- [Tujuan tugas]:
Dalam teks tentang iuran JKN, sejak kapan Peraturan Presiden Nomor 59 Tahun 2024 mulai berlaku?

- [Teks yang tersedia]:

**********

Banyuwangi, seblang.com – BPJS Kesehatan Cabang Banyuwangi mengimbau seluruh peserta Jaminan Kesehatan Nasional (JKN) untuk tidak menunda pembayaran iuran. Pasalnya, keterlambatan bisa berujung pada denda layanan yang nilainya tidak sedikit, terutama jika peserta langsung menggunakan layanan rawat inap setelah status keanggotaannya kembali aktif.
Kepala BPJS Kesehatan Banyuwangi, Titus Sri Hardianto, menegaskan bahwa aturan mengenai denda layanan diatur dalam Peraturan Presiden (Perpres) Nomor 59 Tahun 2024 yang telah mulai berlaku sejak 8 Mei 2024.

**********

- [Informasi yang ditampilkan]:
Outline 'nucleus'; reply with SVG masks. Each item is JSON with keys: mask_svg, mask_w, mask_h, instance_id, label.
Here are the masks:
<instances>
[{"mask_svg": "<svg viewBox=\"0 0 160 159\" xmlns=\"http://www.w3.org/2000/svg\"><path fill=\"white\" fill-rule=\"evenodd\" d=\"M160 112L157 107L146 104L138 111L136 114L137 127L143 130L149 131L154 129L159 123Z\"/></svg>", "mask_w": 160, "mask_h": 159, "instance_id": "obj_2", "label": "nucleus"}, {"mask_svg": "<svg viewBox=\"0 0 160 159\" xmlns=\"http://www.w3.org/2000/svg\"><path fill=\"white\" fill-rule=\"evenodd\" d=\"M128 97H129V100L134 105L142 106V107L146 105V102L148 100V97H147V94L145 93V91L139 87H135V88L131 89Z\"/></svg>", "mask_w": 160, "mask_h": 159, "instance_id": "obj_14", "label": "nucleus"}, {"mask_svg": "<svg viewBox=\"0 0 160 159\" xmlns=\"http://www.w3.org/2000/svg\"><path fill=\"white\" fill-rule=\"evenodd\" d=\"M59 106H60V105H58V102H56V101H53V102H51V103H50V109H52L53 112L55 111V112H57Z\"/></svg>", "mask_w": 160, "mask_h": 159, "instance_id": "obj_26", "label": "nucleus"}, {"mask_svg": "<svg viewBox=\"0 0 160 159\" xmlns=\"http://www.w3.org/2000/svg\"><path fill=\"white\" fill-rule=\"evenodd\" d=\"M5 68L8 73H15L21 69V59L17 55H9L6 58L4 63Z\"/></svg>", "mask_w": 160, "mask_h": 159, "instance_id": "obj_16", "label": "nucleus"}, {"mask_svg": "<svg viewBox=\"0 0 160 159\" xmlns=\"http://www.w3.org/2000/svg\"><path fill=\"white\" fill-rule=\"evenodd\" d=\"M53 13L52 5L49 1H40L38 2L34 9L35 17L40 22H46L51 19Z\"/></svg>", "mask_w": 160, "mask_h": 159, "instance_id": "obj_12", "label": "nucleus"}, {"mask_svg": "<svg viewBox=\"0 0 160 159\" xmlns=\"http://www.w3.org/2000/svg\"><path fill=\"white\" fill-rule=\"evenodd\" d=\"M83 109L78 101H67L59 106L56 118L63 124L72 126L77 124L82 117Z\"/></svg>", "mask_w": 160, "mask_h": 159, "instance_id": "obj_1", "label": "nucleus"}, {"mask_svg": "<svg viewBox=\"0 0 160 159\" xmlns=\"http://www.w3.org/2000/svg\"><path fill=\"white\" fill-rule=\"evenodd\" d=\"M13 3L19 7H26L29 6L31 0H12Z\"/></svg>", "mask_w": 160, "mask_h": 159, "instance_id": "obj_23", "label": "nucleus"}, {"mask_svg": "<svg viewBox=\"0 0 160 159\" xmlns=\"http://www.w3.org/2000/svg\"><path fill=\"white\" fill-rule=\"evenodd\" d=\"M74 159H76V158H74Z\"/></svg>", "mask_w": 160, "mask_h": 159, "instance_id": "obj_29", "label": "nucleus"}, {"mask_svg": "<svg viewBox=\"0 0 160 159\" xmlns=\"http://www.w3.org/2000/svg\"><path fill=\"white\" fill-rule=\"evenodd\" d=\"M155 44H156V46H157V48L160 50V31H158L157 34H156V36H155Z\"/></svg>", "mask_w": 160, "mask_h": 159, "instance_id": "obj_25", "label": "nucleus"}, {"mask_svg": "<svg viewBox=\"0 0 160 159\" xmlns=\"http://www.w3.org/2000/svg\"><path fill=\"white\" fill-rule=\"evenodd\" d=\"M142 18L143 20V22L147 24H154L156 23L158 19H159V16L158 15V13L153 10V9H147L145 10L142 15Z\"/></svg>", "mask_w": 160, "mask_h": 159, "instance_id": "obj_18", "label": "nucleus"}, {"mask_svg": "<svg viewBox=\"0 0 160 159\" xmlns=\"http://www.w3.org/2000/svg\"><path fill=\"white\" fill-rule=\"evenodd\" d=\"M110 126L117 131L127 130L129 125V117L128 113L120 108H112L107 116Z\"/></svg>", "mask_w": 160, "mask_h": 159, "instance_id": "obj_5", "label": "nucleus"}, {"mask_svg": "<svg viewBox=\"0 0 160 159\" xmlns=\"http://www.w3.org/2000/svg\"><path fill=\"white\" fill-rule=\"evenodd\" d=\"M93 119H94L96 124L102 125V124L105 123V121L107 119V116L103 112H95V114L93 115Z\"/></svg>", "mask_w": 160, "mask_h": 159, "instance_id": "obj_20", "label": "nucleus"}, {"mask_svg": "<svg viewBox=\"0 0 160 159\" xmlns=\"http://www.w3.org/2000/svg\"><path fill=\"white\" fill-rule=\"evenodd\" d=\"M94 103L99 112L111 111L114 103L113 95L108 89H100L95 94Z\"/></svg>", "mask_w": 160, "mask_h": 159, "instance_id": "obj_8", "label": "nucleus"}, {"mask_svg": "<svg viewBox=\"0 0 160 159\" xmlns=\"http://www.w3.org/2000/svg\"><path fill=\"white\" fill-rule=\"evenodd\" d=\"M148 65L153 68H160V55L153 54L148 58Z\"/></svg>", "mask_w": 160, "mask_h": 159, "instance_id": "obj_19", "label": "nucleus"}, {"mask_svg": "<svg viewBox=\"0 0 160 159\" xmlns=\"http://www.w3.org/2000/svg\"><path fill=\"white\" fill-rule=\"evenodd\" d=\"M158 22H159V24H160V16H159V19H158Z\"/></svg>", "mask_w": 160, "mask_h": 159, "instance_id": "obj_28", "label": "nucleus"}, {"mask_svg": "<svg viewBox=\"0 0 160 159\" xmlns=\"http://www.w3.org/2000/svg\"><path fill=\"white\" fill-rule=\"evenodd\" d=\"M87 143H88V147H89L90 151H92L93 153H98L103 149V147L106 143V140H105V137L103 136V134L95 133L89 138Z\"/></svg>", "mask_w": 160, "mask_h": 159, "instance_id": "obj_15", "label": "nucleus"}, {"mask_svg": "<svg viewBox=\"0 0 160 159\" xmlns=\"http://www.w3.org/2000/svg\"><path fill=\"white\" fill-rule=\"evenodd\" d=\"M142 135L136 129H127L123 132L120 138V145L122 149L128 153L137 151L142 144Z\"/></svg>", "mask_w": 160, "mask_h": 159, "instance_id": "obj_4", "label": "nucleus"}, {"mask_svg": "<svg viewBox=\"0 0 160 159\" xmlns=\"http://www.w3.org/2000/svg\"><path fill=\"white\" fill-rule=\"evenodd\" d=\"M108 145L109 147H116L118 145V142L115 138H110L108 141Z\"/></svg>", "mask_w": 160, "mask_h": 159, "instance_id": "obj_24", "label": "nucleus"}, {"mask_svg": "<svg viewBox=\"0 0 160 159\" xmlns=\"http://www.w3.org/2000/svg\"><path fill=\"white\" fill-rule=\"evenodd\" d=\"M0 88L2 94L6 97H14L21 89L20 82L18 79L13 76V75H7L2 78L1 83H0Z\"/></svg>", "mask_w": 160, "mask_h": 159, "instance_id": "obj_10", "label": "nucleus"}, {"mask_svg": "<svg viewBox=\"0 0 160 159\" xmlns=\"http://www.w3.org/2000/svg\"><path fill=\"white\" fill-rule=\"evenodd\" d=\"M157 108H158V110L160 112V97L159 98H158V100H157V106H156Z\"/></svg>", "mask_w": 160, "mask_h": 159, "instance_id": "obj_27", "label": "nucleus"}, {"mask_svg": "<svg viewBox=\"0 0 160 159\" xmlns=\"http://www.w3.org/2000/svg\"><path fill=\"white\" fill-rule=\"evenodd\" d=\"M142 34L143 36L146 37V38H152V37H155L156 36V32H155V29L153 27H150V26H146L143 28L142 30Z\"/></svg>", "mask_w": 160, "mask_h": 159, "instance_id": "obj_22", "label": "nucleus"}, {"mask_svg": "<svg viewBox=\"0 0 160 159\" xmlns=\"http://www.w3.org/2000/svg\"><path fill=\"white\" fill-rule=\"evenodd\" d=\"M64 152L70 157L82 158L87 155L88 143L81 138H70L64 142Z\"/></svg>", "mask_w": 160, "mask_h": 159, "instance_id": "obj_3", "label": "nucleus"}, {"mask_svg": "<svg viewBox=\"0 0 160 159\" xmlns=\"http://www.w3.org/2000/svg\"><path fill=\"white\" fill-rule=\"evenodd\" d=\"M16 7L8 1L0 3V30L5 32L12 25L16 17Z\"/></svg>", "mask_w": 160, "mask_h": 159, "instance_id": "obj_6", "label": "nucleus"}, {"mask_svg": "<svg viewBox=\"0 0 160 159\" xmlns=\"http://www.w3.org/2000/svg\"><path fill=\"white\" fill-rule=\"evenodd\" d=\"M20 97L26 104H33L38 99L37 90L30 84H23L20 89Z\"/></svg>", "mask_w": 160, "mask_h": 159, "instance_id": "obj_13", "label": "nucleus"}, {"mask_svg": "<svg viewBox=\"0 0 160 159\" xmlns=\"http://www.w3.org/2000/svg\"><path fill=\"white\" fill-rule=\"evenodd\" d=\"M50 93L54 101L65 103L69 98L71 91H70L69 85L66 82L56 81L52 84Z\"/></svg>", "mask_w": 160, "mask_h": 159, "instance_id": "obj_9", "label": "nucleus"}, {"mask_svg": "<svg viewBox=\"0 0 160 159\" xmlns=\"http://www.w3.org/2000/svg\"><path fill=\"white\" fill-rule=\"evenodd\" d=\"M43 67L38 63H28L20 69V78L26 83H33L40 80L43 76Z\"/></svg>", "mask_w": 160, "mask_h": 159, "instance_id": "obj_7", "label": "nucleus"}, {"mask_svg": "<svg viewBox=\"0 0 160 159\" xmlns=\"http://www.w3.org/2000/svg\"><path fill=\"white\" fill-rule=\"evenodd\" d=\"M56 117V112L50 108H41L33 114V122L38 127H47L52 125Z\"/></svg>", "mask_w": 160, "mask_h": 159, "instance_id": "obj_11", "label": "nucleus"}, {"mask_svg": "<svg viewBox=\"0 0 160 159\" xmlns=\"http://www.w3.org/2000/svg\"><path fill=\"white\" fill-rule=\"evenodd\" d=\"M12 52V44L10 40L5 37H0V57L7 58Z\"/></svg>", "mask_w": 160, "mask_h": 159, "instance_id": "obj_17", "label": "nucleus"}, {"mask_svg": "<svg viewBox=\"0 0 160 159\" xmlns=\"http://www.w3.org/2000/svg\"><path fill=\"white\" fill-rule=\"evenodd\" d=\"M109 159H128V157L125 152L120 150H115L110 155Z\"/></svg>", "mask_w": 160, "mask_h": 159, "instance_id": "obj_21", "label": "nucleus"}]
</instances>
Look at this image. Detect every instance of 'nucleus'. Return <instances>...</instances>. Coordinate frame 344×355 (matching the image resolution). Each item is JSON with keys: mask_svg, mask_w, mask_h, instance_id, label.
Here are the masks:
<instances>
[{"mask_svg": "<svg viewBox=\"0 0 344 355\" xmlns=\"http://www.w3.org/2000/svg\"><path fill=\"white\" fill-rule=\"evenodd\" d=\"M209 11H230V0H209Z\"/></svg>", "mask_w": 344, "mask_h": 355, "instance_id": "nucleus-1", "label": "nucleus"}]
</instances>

**********

- [Hasil]:
Sejak 8 Mei 2024.